The groups, which contain some of the top voting rights lawyers in the nation, made the exciting announcement last Friday, HuffPost reported. Attorneys for both organizations will assist Mason’s current legal team.

Crystal Mason
Crystal Mason was sentenced to an additional 10 months in federal prison for violating the terms of her release. (Image courtesy of CBS News)

“I am very excited to have the ACLU of Texas and the Texas Civil Rights Project joining me in my fight,” Mason said. “I am very grateful and I hope that justice will prevail here.”

In 2018, Mason was convicted of illegally voting in the 2016 presidential election while still on supervised release for a prior felony conviction. The 44-year-old mother of three insists she was unaware her conviction made her ineligible to vote.

After receiving a five-year sentence in her state case, Mason was slapped with an additional 10 months in federal prison after being convicted of a crime while still on federal supervised release. That sentence also came with an additional 26 months of supervised release.

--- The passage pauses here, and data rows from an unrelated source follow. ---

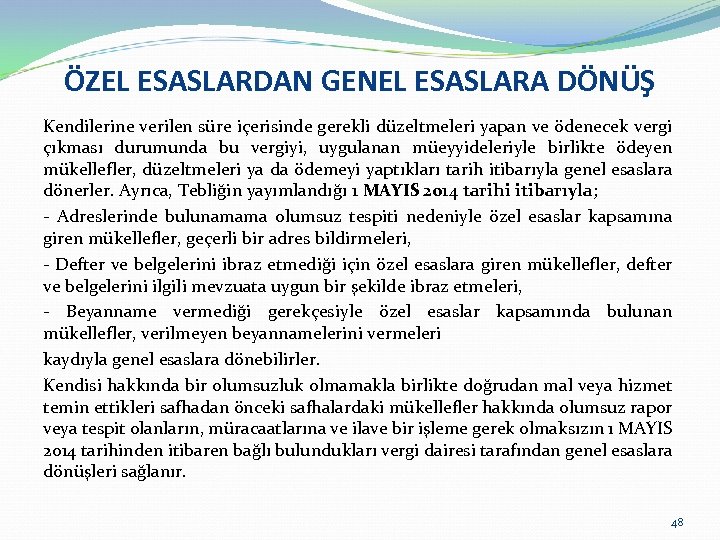 ÖZEL ESASLARDAN GENEL ESASLARA DÖNÜŞ

Kendilerine verilen süre içerisinde gerekli düzeltmeleri yapan ve ödenecek vergi çıkması durumunda bu vergiyi, uygulanan müeyyideleriyle birlikte ödeyen mükellefler, düzeltmeleri ya da ödemeyi yaptıkları tarih itibarıyla genel esaslara dönerler. Ayrıca, Tebliğin yayımlandığı 1 MAYIS 2014 tarihi itibarıyla;

- Adreslerinde bulunamama olumsuz tespiti nedeniyle özel esaslar kapsamına giren mükellefler, geçerli bir adres bildirmeleri,

- Defter ve belgelerini ibraz etmediği için özel esaslara giren mükellefler, defter ve belgelerini ilgili mevzuata uygun bir şekilde ibraz etmeleri,

- Beyanname vermediği gerekçesiyle özel esaslar kapsamında bulunan mükellefler, verilmeyen beyannamelerini vermeleri

kaydıyla genel esaslara dönebilirler.

Kendisi hakkında bir olumsuzluk olmamakla birlikte doğrudan mal veya hizmet temin ettikleri safhadan önceki safhalardaki mükellefler hakkında olumsuz rapor veya tespit olanların, müracaatlarına ve ilave bir işleme gerek olmaksızın 1 MAYIS 2014 tarihinden itibaren bağlı bulundukları vergi dairesi tarafından genel esaslara dönüşleri sağlanır.

48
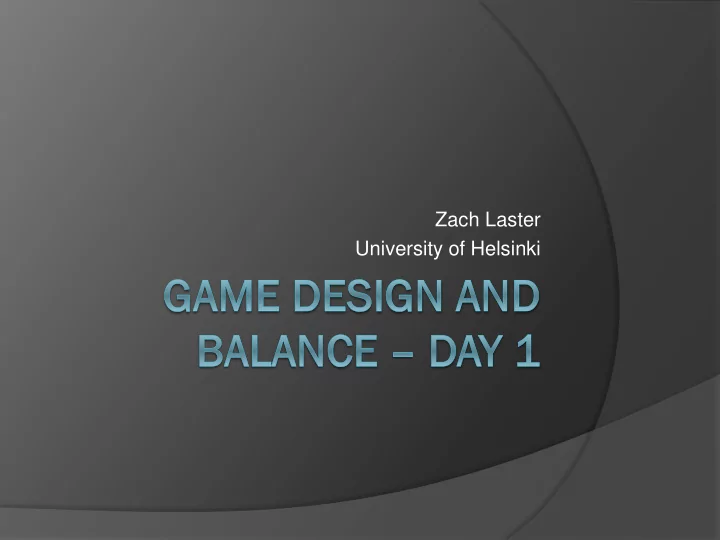 Zach Laster
University of Helsinki

GAME DESIGN AND BALANCE – DAY 1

Lawyers have argued that Mason deserves a new trial, considering that the provisional ballot she cast ultimately was not counted in the election. They made their case before the Court of Appeals in November, also arguing that the statute under which Mason was convicted is too vague.

Her team of attorneys are now calling on the court to either reverse the previous conviction and acquit Mason of illegal voting or order a brand new trial.

“The prosecution of Crystal Mason for the innocent mistake of casting a provisional ballot that wasn’t even counted is a severe injustice,” Andre Segura, legal director for the ACLU of Texas, said in a statement. “Ms. Mason simply attempted to follow the law and participate in what she believed to be her civic duty, and in return has been sentenced to an outrageous length of time in prison.

“The ACLU of Texas, the National ACLU Voting Rights Project, and the Texas Civil Rights Project will vigorously defend Ms. Mason against these unwarranted charges,” he added.

Beth Stevens, voting rights legal director for the Texas Civil Rights Project, called Mason’s case a “story of injustice.”

“State leaders have pursued dozens of prosecutions against individuals who have, at worst, made simple mistakes in the voting process in order to justify a statewide anti-voter agenda,” she said. “And unfortunately, Ms. Mason has been trapped in a political back-and-forth that threatens to deprive her of her liberty.”

The five-year sentence from the state of Texas for an inadvertent mistake stands in sharp contrast to cases of others who have committed deliberate voter and election fraud and escaped punishment.

Mason was released from a federal prison last week and is now staying in a halfway house. Her state sentence of five years would start after her release from the halfway house if her appeals are unsuccessful.